Posts


This page aims to contain technical tutorials written by Yilun (and collaborators) and some personal thoughts.

Some of them were done as a part of course project, others were done by pure personal interest. 

Good Papers

Criteria: papers that I found motivating and useful such that I will review from time-to-time; many of them are pleasing to read; most of them discovered some fundamental truth that are neat and powerful.

Disclaimer: purely by personal taste; by no means a complete list in any subfield


[2019 ICML] On Symmetric Losses for Learning from Corrupted Labels 

Comment: good discussion and explanation; connects to "traditional examples" (Table 1)


Image of Prof. Alan V. Oppenheim, screen captured from the course lecture.

2020. 8 Recitation Class Slides for Signals & Systems Course

A distinguishing characteristic of Signal & System course is that it illustrates the strong connection between mathematics and the real world. The process of extracting useful information from seeming disordered signals, either via carefully-designed hardwares (e.g., envelope detector in AM radio), or algorithm based on concrete mathematical derivation (e.g., Nyquist-Shannon sampling theorem), arouses my interest to this course and the field of signal processing to the greatest extent.

I was very motivated by this course and started doing research thereafter. I become teaching assistant of this course for three times. Each time I review the course content, I feel the field of signal processing attracts me more.

I hold weekly recitation classes. Time after time, my notes got polished based on feedback from students - what's the transfer function :-) ? [source code of the notes]

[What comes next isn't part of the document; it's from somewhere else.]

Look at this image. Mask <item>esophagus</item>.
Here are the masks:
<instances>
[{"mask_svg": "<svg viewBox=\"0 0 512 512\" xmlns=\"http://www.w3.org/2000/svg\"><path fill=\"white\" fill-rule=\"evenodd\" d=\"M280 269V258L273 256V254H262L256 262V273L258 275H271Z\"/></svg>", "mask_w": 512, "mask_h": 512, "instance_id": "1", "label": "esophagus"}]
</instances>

2021.12 Compressive Sensing — RIP for Random Matrices 

Compressive sensing is everywhere: as long as the number measurements is (much) smaller than the number of parameters we want to estimate. For example, in my own research on imaging for nuclear sources, the goal is to recover a high-resolution image from limited number of measurements: the number of pixels to recover is much larger than the number of measurements.

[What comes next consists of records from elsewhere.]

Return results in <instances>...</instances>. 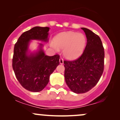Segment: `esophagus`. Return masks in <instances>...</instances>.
Wrapping results in <instances>:
<instances>
[{
	"label": "esophagus",
	"instance_id": "1",
	"mask_svg": "<svg viewBox=\"0 0 120 120\" xmlns=\"http://www.w3.org/2000/svg\"><path fill=\"white\" fill-rule=\"evenodd\" d=\"M59 62H60V64H63V63H64V60H63V59L60 57V59H59Z\"/></svg>",
	"mask_w": 120,
	"mask_h": 120
}]
</instances>
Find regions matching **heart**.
Wrapping results in <instances>:
<instances>
[{
  "label": "heart",
  "instance_id": "1",
  "mask_svg": "<svg viewBox=\"0 0 120 120\" xmlns=\"http://www.w3.org/2000/svg\"><path fill=\"white\" fill-rule=\"evenodd\" d=\"M86 44V38L84 34L69 31L57 35L51 46L56 51L64 49L63 54L66 58L75 60L82 54Z\"/></svg>",
  "mask_w": 120,
  "mask_h": 120
}]
</instances>
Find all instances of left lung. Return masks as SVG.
Masks as SVG:
<instances>
[{
  "instance_id": "left-lung-1",
  "label": "left lung",
  "mask_w": 120,
  "mask_h": 120,
  "mask_svg": "<svg viewBox=\"0 0 120 120\" xmlns=\"http://www.w3.org/2000/svg\"><path fill=\"white\" fill-rule=\"evenodd\" d=\"M81 29L87 38L83 53L75 60L64 61L66 83L76 94L90 90L99 82L104 71V51L100 37L88 29Z\"/></svg>"
}]
</instances>
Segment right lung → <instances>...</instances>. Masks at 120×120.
Wrapping results in <instances>:
<instances>
[{"label": "right lung", "instance_id": "right-lung-1", "mask_svg": "<svg viewBox=\"0 0 120 120\" xmlns=\"http://www.w3.org/2000/svg\"><path fill=\"white\" fill-rule=\"evenodd\" d=\"M49 27L35 26L19 37L14 47L12 67L17 80L23 87L31 92H39L47 86L49 76L59 65L60 56H49L39 43L38 49L29 50L31 40L49 41Z\"/></svg>", "mask_w": 120, "mask_h": 120}]
</instances>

Gaussian random matrix is also used a lot in various fields of signal processing and computer science, far beyond the scope of compressive sensing.

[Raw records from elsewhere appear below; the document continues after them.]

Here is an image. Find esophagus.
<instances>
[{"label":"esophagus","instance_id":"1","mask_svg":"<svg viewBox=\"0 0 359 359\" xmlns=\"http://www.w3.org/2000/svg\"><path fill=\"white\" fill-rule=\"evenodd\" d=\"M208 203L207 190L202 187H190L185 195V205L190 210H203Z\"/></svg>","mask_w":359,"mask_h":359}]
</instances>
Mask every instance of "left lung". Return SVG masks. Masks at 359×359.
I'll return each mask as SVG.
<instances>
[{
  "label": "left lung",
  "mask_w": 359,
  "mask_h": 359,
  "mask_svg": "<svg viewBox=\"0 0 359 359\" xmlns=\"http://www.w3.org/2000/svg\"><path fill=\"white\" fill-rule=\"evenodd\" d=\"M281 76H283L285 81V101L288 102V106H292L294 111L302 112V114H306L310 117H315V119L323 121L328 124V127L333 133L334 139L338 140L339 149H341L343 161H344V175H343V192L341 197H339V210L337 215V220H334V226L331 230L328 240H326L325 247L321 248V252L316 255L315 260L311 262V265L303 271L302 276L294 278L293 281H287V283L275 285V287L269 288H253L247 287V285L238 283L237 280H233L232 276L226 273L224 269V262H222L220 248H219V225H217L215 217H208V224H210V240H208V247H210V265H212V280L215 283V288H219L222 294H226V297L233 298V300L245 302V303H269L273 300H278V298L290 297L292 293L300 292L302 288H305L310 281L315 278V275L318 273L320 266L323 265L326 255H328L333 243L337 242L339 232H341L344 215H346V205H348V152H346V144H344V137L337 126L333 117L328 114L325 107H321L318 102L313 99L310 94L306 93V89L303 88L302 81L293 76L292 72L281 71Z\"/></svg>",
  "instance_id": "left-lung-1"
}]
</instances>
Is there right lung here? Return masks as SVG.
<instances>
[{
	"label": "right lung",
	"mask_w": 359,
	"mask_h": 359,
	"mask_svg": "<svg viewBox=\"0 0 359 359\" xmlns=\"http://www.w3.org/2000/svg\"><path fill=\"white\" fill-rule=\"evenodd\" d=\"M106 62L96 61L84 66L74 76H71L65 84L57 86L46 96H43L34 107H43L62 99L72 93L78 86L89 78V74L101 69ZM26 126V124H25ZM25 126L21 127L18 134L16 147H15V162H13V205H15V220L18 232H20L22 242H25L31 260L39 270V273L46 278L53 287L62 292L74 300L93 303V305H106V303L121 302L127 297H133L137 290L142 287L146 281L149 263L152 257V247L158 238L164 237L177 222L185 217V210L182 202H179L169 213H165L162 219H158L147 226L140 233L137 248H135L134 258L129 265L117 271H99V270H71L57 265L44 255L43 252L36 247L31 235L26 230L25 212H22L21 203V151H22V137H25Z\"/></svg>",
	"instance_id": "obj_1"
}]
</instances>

In the EECS598 Randomized Numerical Linear Algebra course, I got a chance to study the fundamental theory on why (gaussian) random matrix is preferred in compressive sensing and why this randomized design of sensing matrix has better theoretical guarantee than **any** deterministic design. 

(Notice that after we generate a realization from gaussian distribution, the matrix becomes deterministic, but the generating process is of random nature.)